Cinea has already licensed its watermarking technology to conditional-access supplier NDS and is talking to other vendors. Roth says he has seen strong interest in watermarking from IPTV operators and hotel TV providers, as well as “over-the-top” video concerns that seek to deliver content directly to TVs through the Internet.
Another believer in watermarking is San Diego-based Verimatrix, which supplies VideoMark forensic digital watermarking technology as well as software-based conditional access as part of its Video Content Authority System (VCAS). The system has been adopted by IPTV operators such as TeleSonera in Sweden, Belgacom in Belgium and CenturyTel in the U.S., and over-the-top providers such as IOL Netcom in India.
The company, which currently supplies content protection technology to some 150 operators in 32 countries, has focused on securing content across two-way IP networks. It has developed a security solution called ViewRight PC that is designed for over-the-top providers and emulates the conditional-access functions of a set-top in the PC environment.
“We call it 3D content security,” says Steve Oetegenn, chief sales and marketing officer for Verimatrix. “Any screen, any network, any threat—our solution works across all of those. Whether it's a hybrid IPTV solution or true over-the-top Internet, it's all designed around the two-way capability of those deployments.”
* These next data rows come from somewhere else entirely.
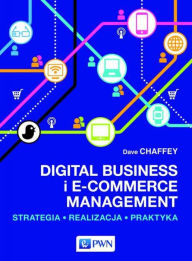 Digital Business i E-Commerce Management Chaffey Dave Author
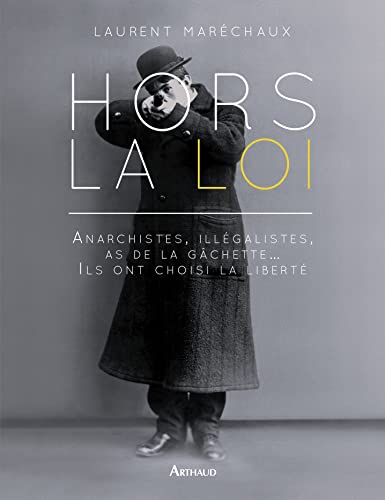 Stock image for Hors la loi : Anarchistes, illgalistes, as de la gchette. Ils ont choisi la libert for sale by Ammareal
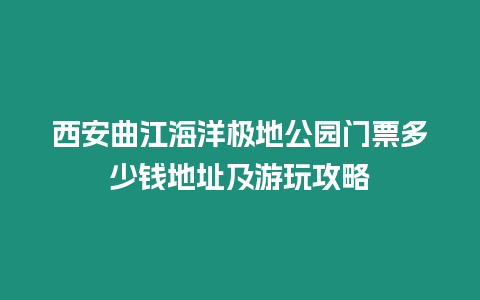 西安曲江海洋極地公園門票多少錢地址及游玩攻略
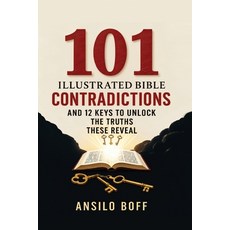 (英文圖書)101 Illustrated Bible Contradictions: And 12 Keys To Unlock The Truths These Reveal 平裝版, Independently Published, 英文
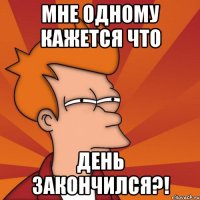 мне одному кажется что день закончился?!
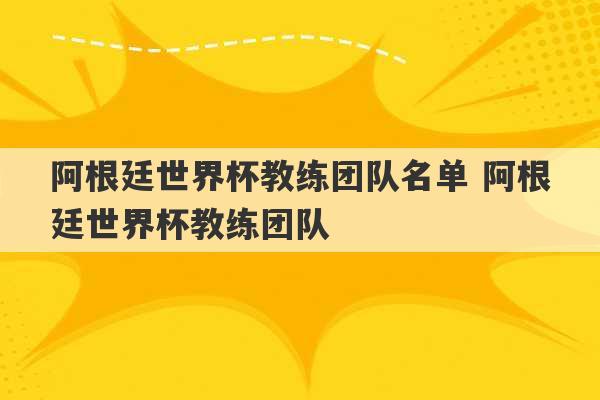 阿根廷世界杯教练团队名单 阿根廷世界杯教练团队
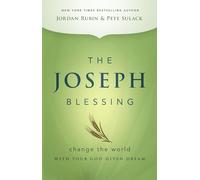 Joseph Blessing, The: Change the World with Your God-Given Dream
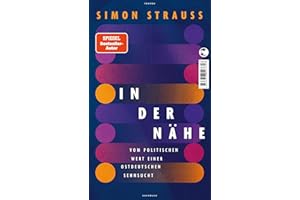 In der Nähe: Vom politischen Wert einer ostdeutschen Sehnsucht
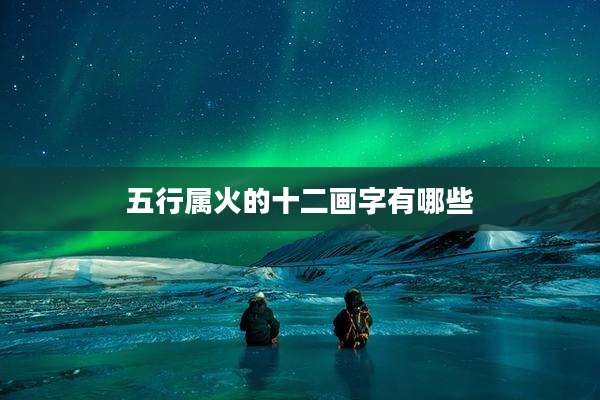 五行属火的十二画字有哪些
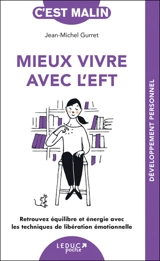 Mieux vivre avec l'EFT : retrouvez équilibre et énergie avec les techniques de libération émotionnelle - Jean-Michel Gurret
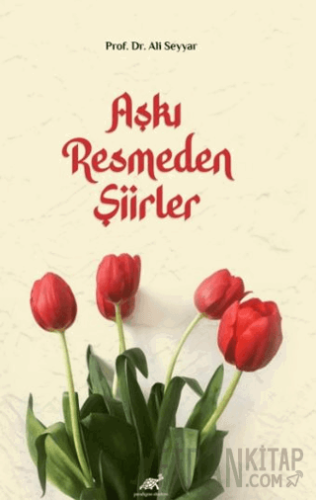 Aşkı Resmeden Şiirler Ali Seyyar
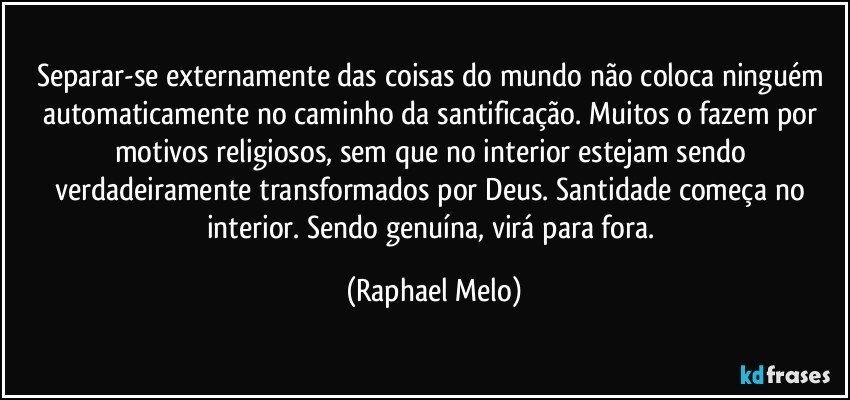Separar-se externamente das coisas do mundo não coloca ninguém automaticamente no caminho da santificação. Muitos o fazem por motivos religiosos, sem que no interior estejam sendo verdadeiramente transformados por Deus. Santidade começa no interior. Sendo genuína, virá para fora. (Raphael Melo)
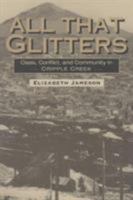 All That Glitters: Class, Conflict, and Community in Cripple Creek (Working Class in American History) 0252066901 Book Cover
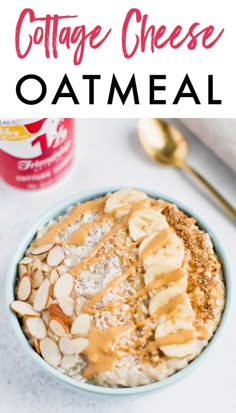 cottage cheese oatmeal in a bowl with almonds and peanut butter on top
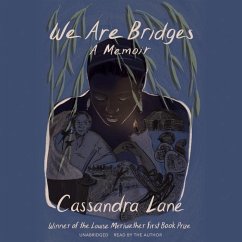 We Are Bridges: A Memoir - Lane, Cassandra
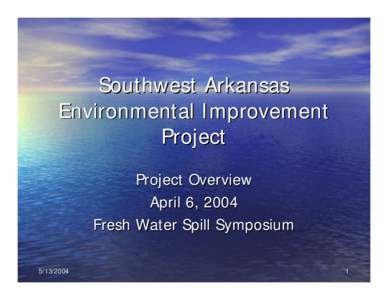 Southwest Arkansas Environmental Improvement Project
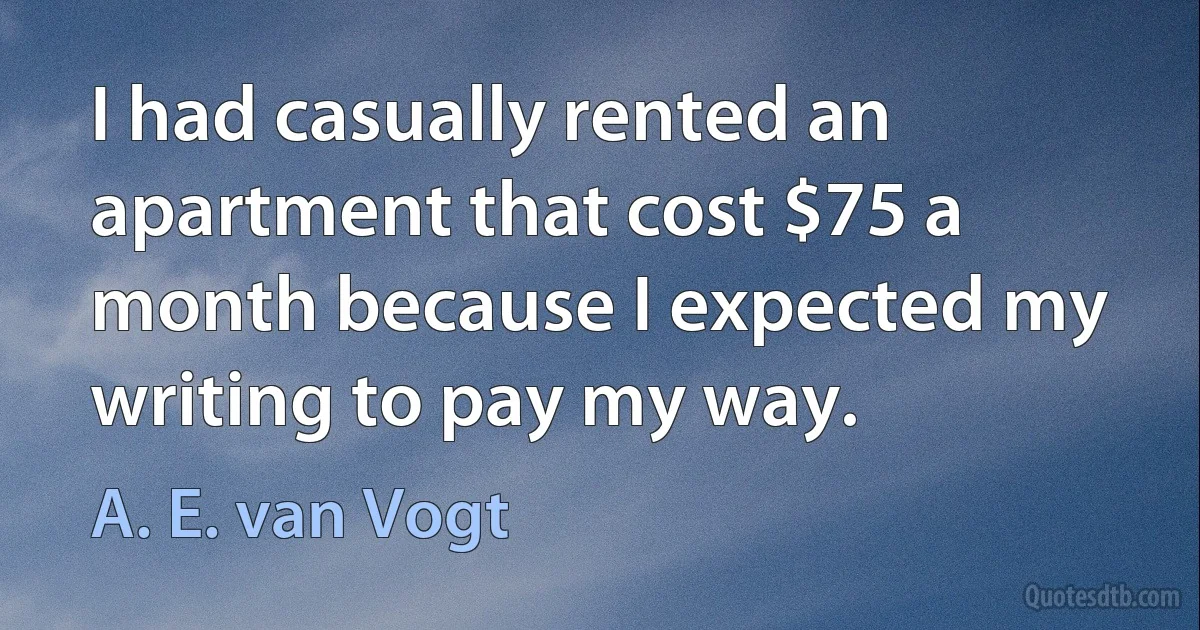 I had casually rented an apartment that cost $75 a month because I expected my writing to pay my way. (A. E. van Vogt)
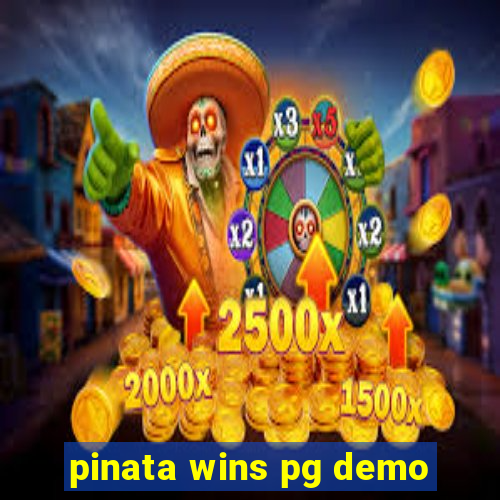 pinata wins pg demo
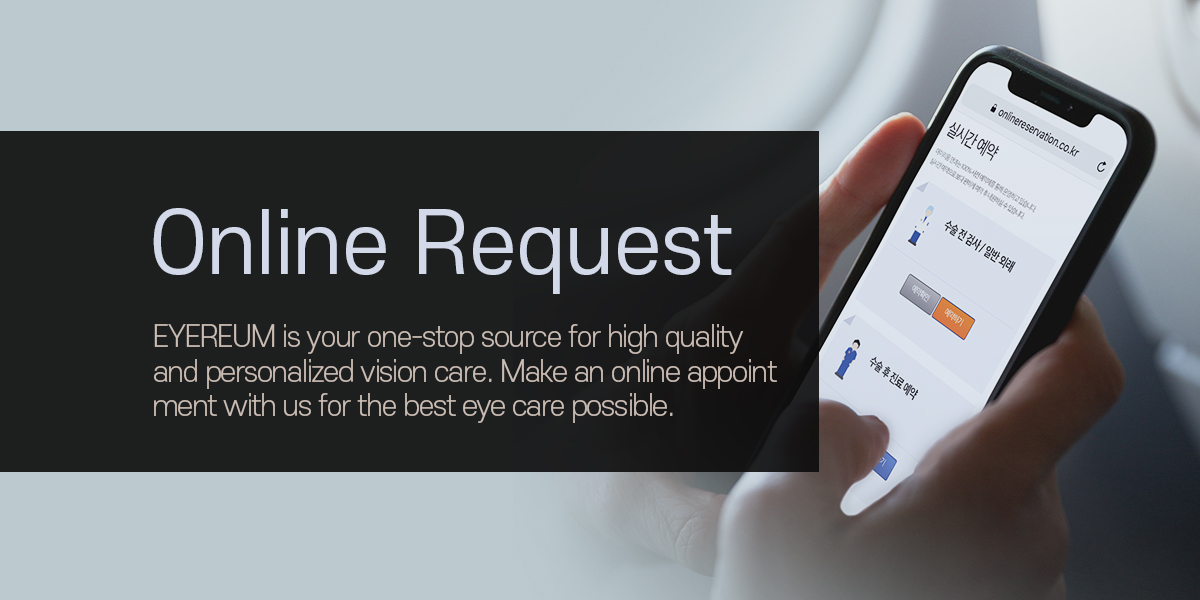 Online Request. EYEREUM is your one-stop source for high quality and personalized vision care. Make an online appoint ment with us for the best eye care possible.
Traditional conditional access suppliers like NDS and Irdeto, which have used smart cards to control cable and satellite subscribers' access to pay-TV programming, are also bringing their technology to new platforms. Irdeto has developed software-only solutions for IPTV and mobile TV, and last year acquired Vienna, Va.-based Cloakware, which makes security that is inseparable from the software it protects, to improve those systems. NDS, which has long provided conditional access to U.S. satellite operator DirecTV, is now securing the on-demand programming that DirecTV is delivering over the Internet to its set-top boxes.
NDS is working to bring its encryption technology to new devices, such as USB drives that can plug into a PC or laptop and facilitate the delivery of premium content through the Internet. While growth markets like the Far East and India are still gobbling up traditional smart cards for traditional set-tops, more established TV customers are eyeing new platforms, says Dov Rubin, VP and general manager of NDS Americas.
“Some of our more mature customers are looking at portable media players and cellphones,” Rubin says. “That's where content protection is also headed, and it goes beyond traditional smart cards.”